« Front républicain » : un concept dépassé
par Fergus
dimanche 1er novembre 2015
Le Parti Socialiste étant menacé d’une nouvelle et sévère raclée électorale, Manuel Valls s’est récemment exprimé sur la conduite à tenir en vue du 2e tour des Régionales. Et le moins que l’on puisse dire est qu’il a fait preuve d’une rare hypocrisie en évoquant sans le nommer la possibilité d’un « front républicain »...
Invité du Bondy Blog le mardi 27 octobre, Manuel Valls a bien évidemment été interrogé sur la possibilité d’un succès du FN dans une ou plusieurs régions aux Élections régionales de décembre. « Tout devra être fait pour l’empêcher », a affirmé le Premier ministre.
Eu égard à l’état de déliquescence de la gauche socialiste, entraînée vers les grands fonds par la mise en œuvre d’une politique contraire aux engagements de campagne de 2012, ce n’est pas à l’illusoire victoire, dans les régions menacées, du PS sur le FN que faisait allusion Manuel Valls, mais bel et bien à la mise en œuvre d’un « front républicain » destiné à barrer la route du pouvoir régional aux listes du FN.
En l’occurrence, Manuel Valls se garde bien d’expliciter ce qu’il a véritablement en tête. Ce qui ne manque pas, soit dit en passant, de susciter une belle confusion avec les commentaires de Jean-Christophe Cambadélis, ci-devant « patron » du PS et inénarrable promoteur d’un récent référendum en forme de gag qui n’a pas été sans rappeler le regretté Coluche : entre les électeurs de gauche et ceux de droite, « La France est divisée en deux, je veux qu’elle soit pliée en quatre ! » a semblé dire le boss du PS, l’homme au look de conseiller général de la 4e République visitant un Comice agricole.

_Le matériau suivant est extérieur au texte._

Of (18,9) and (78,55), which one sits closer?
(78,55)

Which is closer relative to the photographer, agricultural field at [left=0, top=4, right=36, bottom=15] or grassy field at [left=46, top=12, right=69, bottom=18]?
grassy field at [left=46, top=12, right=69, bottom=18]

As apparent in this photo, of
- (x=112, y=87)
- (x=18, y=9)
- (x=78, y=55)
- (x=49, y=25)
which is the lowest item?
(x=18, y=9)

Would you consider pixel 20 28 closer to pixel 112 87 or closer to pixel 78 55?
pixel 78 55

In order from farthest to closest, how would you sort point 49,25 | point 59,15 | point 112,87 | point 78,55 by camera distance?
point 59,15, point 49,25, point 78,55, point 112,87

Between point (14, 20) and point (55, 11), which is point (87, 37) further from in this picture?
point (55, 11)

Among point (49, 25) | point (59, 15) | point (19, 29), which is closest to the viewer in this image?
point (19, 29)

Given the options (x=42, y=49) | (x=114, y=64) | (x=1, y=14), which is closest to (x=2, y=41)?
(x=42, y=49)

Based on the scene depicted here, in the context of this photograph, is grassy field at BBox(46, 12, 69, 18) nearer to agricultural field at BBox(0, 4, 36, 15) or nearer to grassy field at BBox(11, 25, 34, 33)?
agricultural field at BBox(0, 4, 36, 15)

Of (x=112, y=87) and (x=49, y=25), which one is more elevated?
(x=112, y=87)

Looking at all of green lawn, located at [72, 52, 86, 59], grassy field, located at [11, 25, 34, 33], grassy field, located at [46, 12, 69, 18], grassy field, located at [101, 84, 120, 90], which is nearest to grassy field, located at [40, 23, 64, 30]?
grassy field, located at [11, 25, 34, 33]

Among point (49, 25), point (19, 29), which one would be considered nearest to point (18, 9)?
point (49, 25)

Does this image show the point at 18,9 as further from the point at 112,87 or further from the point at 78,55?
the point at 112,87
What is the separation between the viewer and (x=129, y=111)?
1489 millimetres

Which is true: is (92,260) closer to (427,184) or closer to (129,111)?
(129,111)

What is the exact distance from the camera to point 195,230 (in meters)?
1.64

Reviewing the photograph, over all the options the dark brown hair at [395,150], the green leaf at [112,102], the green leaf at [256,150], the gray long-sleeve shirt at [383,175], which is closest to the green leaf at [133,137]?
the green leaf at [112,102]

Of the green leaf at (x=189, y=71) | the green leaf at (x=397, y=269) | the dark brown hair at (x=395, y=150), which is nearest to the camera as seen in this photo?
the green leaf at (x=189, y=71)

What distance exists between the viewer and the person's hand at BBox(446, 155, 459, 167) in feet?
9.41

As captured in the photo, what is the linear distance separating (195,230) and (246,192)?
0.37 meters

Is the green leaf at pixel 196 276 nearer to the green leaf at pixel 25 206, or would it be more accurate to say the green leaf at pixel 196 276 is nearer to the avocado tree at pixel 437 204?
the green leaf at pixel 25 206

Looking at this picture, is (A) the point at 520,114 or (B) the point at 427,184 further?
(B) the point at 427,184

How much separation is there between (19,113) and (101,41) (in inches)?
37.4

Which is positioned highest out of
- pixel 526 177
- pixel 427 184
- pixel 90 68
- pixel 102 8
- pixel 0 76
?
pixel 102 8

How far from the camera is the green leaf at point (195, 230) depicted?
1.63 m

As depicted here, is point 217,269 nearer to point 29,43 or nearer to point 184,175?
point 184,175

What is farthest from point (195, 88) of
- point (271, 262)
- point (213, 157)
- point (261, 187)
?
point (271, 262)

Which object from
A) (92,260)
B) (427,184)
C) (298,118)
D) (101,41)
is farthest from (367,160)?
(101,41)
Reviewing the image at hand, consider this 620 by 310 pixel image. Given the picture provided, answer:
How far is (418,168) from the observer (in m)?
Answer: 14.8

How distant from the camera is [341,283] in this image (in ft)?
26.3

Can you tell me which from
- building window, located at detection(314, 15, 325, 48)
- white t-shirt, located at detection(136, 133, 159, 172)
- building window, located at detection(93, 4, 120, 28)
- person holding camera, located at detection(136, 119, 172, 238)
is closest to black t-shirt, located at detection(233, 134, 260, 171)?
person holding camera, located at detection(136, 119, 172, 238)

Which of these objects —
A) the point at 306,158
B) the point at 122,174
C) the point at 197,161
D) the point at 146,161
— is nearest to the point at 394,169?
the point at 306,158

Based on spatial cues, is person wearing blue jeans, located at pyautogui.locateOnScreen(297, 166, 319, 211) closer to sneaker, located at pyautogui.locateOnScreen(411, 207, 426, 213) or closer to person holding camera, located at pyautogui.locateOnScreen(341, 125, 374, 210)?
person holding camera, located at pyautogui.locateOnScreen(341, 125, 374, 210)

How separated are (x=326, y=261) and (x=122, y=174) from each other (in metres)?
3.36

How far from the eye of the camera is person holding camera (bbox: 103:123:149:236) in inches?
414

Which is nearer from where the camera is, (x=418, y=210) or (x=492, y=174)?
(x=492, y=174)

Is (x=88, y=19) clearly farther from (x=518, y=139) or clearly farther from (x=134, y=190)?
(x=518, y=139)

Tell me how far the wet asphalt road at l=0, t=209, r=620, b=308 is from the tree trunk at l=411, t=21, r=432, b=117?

Mission réussie, Camba ! Merci pour ce moment de franche rigolade.
Mais revenons à Valls et ses moutons électoraux. En réalité, deux scénarios sont possibles :
1) Le front républicain classique : Valls demande, entre les deux tours des Régionales, aux candidats des listes socialistes arrivées en 3e position derrière le FN et LR dans les régions menacées de sortir du jeu pour laisser le champ libre aux candidats de droite et battre ainsi le Front National. Inconvénient pour le PS : il n’aura plus d’élus durant 6 ans et ne pourra plus peser, ni dans les débats, ni dans les réseaux locaux ! Avantage attendu pour le PS : il conforte son image – on ne rit pas ! – de « seul adversaire sincère » du FN.
2) Le front républicain d’union : Valls propose à la droite LR-UDI une fusion de leurs listes avec celles du PS entre les deux tours dans les régions où le FN a de réelles chances de l’emporter, soit au détriment de la gauche, soit à celui de la droite. Inconvénient, et il est de taille dans l’optique des rendez-vous électoraux de 2017 : donner du grain à moudre au FN et à son discours sur la consanguinité des deux grands partis « de gouvernement » qui ont accaparé le pouvoir depuis des décennies en privilégiant le capital à l’intérêt des classes populaires ; « l’UMPS » n’ayant plus cours, vive « L’herpès* », encore plus dévastateur ! Avantage escompté : les compères LR et PS écartent le danger FN et se partagent le gâteau régional : la présidence et la majorité régionale pour la droite, la minorité pour la gauche socialiste. Elle n’est pas belle, la vie politique ?
Christian Estrosi, clone de Marion Maréchal-Le Pen
Tout cela est évidemment du cirque pour électeurs naïfs : à droite comme à gauche, l’on veut avant tout conserver les postes de pouvoir dans le giron d’un bloc politique plus ou moins libéral, et plus ou moins soumis aux exigences du grand patronat, selon les sensibilités (affichées à défaut d’être réelles !). Avec, à la clé de ce manège, une alternance de connivence tacite visant à écarter toute voie politique alternative.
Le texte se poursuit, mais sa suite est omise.